For a while, there was a clear dividing line: markets repeatedly leapt on signs of potential cuts, and central bankers doused them again, reminding investors of their sacred duty to keep inflation in check. It felt as if markets were from Mars and policymakers were from Venus, looking at the same facts and drawing starkly different conclusions.

For Jean Boivin, formerly deputy governor at the Bank of Canada and now global head of research at the BlackRock Investment Institute, extra complications set in at the Fed’s rate-setting meeting in December. Then, the central bank kept rates on hold, but also provided no pushback to growing market expectations that they would start to fall quickly, and indeed provided guidance that it would cut three times in 2024.

“Central bankers have been behaving more like traders of late,” said Boivin. “They were aware of the uncertainty, but they said they were going to take a bet. They went all-in on immaculate disinflation. That Mars and Venus thing flipped. Or maybe they are both on Venus.”

To be fair to bond investors, few sincerely believed in seven cuts, but probably three or four, with some hedges against a truly dire recession layered on top. And in fairness to central bankers, steering monetary policy through a storm of shocks including frozen supply chains and war on European soil is no simple task.

The soul searching has begun. The Bank of England, for instance, has just wrapped up a review led by former Fed chair Ben Bernanke, who concluded that UK policymakers had demonstrated “significant shortcomings” stemming from faulty thinking, antiquated software and a struggle to communicate clearly. The Fed has now also acknowledged it is taking “longer than expected” to tame inflation.

This is a rich elixir for political blowhards who wish to pin blame for the rise in inflation and decline in living standards on independent monetary policymakers, and for investors keen to find someone to blame for their market mis-steps.

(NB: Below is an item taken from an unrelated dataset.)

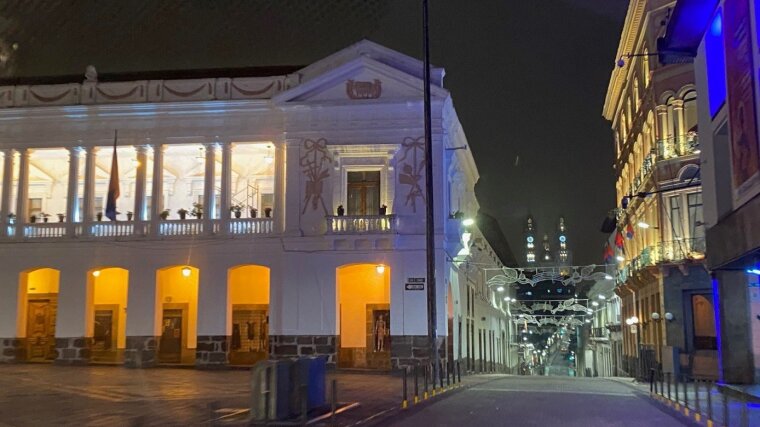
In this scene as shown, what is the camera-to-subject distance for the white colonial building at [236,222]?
1214 inches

The reality is that this is what data dependency — the policymakers’ mantra — really looks like. Rate setters are less able to spoon-feed investors granular guidance on what will happen next, because they are as easily pushed around by economic data as the rest of us. They may never again achieve their mission to be boring in our lifetimes. As long as deglobalisation, the green transition and heavier fiscal spending on the likes of defence persist, inflation will swing around and provoke abrupt changes of heart. We all have to learn to live with flip-flopping narratives and markets.